Start of Text excerpt

Geoff Livingston, a 40-year-old marketing professional in Washington, D.C., said that since Armstrong’s confession to Winfrey, he has received taunts on Twitter and inquiries at the gym regarding the yellow Livestrong armband tattoo that curls around his right bicep.


“People see it and go, ‘Wow,’ ” he said, “But I’m not going to get rid of it, and I’m not going to stop wearing short sleeves because of it. It’s about my family, not Lance Armstrong.”


Livingston got the tattoo in 2010 to commemorate his brother-in-law, who was told he had cancer and embarked on a fund-raising campaign for the charity. If he could raise $5,000, he agreed to get a tattoo. Within four days, the goal was exceeded, and Livingston went to a tattoo parlor to get his seventh tattoo.


“It’s actually grown in emotional significance for me,” Livingston said of the tattoo. “It brought me closer to my sister. It was a big statement of support.”


For Eddie Bonds, co-owner of Rabbit Bicycle in Hill City, S.D., getting a Livestrong tattoo was also a reflection of the growth of the sport of cycling. His wife, Joey, operates a tattoo parlor in front of their store, and in 2006 she designed a yellow Livestrong band that wraps around his right calf, topped off with a series of small cyclists.


“He kept breaking the Livestrong bands,” Joey Bonds said. “So it made more sense to tattoo it on him.”


“It’s about the cancer, not Lance,” Eddie Bonds said.


That was also the case for Jeremy Nienhouse, a 37-year old in Denver, Colo., who used a Livestrong tattoo to commemorate his own triumph over testicular cancer.


Given the diagnosis in 2004, Nienhouse had three rounds of chemotherapy, which ended on March 15, 2005, the date he had tattooed on his left arm the day after his five-year anniversary of being cancer free in 2010. It reads: “3-15-05” and “LIVESTRONG” on the image of a yellow band.

End of Text excerpt
Start of Data section

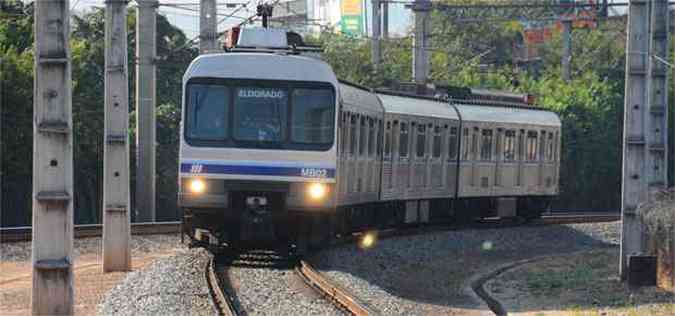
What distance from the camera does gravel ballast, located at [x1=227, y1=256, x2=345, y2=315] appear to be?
15.6 meters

End of Data section

**Task set**
• 1. In the text on Livestrong tattoos:
(a) How much money did Livingston's brother-in-law have to raise for Livingston to agree to get a tattoo?
(b) In what year did Joey Bonds design the tattoo on Eddie Bonds's right calf?
(c) What date appears on Jeremy Nienhouse's left-arm tattoo?
• 2. Write the next part of the article on Livestrong tattoos, starting after its last sentence.

**Responses by item number**
• 1.
(a) $5,000
(b) 2006
(c) "3-15-05" (March 15, 2005)

• 2.
Nienhouse said he had heard about Livestrong and Armstrong’s own battle with the cancer around the time he learned he had cancer, which alerted him to the fact that even though he was young and healthy, he, too, could have cancer.


“On a personal level,” Nienhouse said, “he sounds like kind of a jerk. But if he hadn’t been in the public eye, I don’t know if I would have been diagnosed when I had been.”


Nienhouse said he had no plans to have the tattoo removed.


As for Mariash, she said she read every page of the antidoping officials’ report. She soon donated her Livestrong shirts, shorts and running gear. She watched Armstrong’s confession to Winfrey and wondered if his apology was an effort to reduce his ban from the sport or a genuine appeal to those who showed their support to him and now wear a visible sign of it.


“People called me ‘Miss Livestrong,’ ” Mariash said. “It was part of my identity.”


She also said she did not plan to have her tattoo removed.


“I wanted to show it’s forever,” she said. “Cancer isn’t something that just goes away from people. I wanted to show this is permanent and keep people remembering the fight.”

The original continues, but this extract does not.